Lastly, the citation count measure used throughout these sections is an easy measure of research success for this and other projects thanks to its availability, yet is an imperfect measure of actual research penetration. In fact its use as a goal for researchers, and following citation maximisation behaviour is speculated to be part of the stagnation in science research advances (Bhattacharya, Packalen 2020). So it pays to take analyses of citations, such as the ones in this post, with a grain of salt.

Conclusion

This post described the IDEAS.RePEc data, and the opportunity it represents to to measure economics publication and their outcomes. Hopefully use of these data and further ‘’applied mechanism design’’ (Serrano 2018) will help us understand the world of economics publications better.
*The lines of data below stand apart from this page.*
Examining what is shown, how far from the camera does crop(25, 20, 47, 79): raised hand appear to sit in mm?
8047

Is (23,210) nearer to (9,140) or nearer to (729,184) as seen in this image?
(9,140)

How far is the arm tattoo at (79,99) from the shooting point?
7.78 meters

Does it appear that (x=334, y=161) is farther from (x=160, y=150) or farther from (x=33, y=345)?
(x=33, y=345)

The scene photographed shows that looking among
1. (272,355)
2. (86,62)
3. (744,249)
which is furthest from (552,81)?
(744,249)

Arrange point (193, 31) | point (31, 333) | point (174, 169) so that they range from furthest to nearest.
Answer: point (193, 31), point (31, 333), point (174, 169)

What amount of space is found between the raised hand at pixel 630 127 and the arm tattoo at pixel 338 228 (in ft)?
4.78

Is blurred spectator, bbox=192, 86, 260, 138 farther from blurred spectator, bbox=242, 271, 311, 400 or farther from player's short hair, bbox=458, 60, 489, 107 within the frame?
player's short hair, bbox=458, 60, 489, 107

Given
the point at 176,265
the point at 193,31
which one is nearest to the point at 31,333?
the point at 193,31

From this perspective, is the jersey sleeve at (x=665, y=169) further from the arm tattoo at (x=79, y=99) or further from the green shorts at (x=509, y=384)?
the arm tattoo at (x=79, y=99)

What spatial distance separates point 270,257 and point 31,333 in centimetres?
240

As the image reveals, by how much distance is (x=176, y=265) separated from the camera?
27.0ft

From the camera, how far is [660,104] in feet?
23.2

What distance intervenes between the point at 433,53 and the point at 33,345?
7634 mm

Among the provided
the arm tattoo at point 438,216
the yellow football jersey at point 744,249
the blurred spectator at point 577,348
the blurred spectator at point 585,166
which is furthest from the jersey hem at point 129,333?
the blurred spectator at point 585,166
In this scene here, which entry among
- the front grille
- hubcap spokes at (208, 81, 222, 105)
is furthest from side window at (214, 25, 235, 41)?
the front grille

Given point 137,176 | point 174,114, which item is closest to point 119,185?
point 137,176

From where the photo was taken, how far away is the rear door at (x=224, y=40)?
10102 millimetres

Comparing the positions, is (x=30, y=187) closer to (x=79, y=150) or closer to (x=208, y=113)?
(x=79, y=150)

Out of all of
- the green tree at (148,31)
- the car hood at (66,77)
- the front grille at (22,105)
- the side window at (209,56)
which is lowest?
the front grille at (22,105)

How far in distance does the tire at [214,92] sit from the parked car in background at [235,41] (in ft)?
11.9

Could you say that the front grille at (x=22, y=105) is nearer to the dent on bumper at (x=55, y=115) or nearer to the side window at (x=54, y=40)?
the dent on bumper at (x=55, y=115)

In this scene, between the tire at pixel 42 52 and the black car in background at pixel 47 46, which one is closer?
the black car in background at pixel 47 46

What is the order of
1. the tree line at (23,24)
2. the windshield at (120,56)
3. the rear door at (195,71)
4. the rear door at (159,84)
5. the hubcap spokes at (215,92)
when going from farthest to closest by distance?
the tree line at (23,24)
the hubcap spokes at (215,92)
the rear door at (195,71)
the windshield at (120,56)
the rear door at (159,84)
Raise a Github issue for this post if you have any particular comments to raise for this post.


Footnotes

1 Angrist et al. (2017) link Econlit and Web of Science for similar coverage, for example.

2 Again, note that this citation count is not the same as that in the universe of academic publications or Google Scholar, it is a count of the citations within the RePEc listings so a measure of citations within only this large coverage of the field.

3 The count of citations when they are made is significantly more difficult to create, yet is in the works.


References

Anauati, M. V., Galiani, S., & Gálvez, R. H. (2018). Differences in citation patterns across journal tiers: The case of economics. Economic Inquiry.

Angrist, J., Azoulay, P., Ellison, G., Hill, R., & Lu, S. F. (2017). Inside job or deep impact? Using extramural citations to assess economic scholarship (No. w23698). National Bureau of Economic Research.

Bhattacharya, J., & Packalen, M. (2020). Stagnation and Scientific Incentives (No. w26752). National Bureau of Economic Research.

Heckman J, & S Moktan. (2020) Publishing and Promotion in Economics: The Tyranny of the Top Five. Journal of Economic Literatue (forthcoming).

Sarsons, H. (2017). Recognition for group work: Gender differences in academia. American Economic Review, 107(5), 141-45.

Serrano, R. (2018). Top5itis (Brown University No. 2018-2). Working Paper.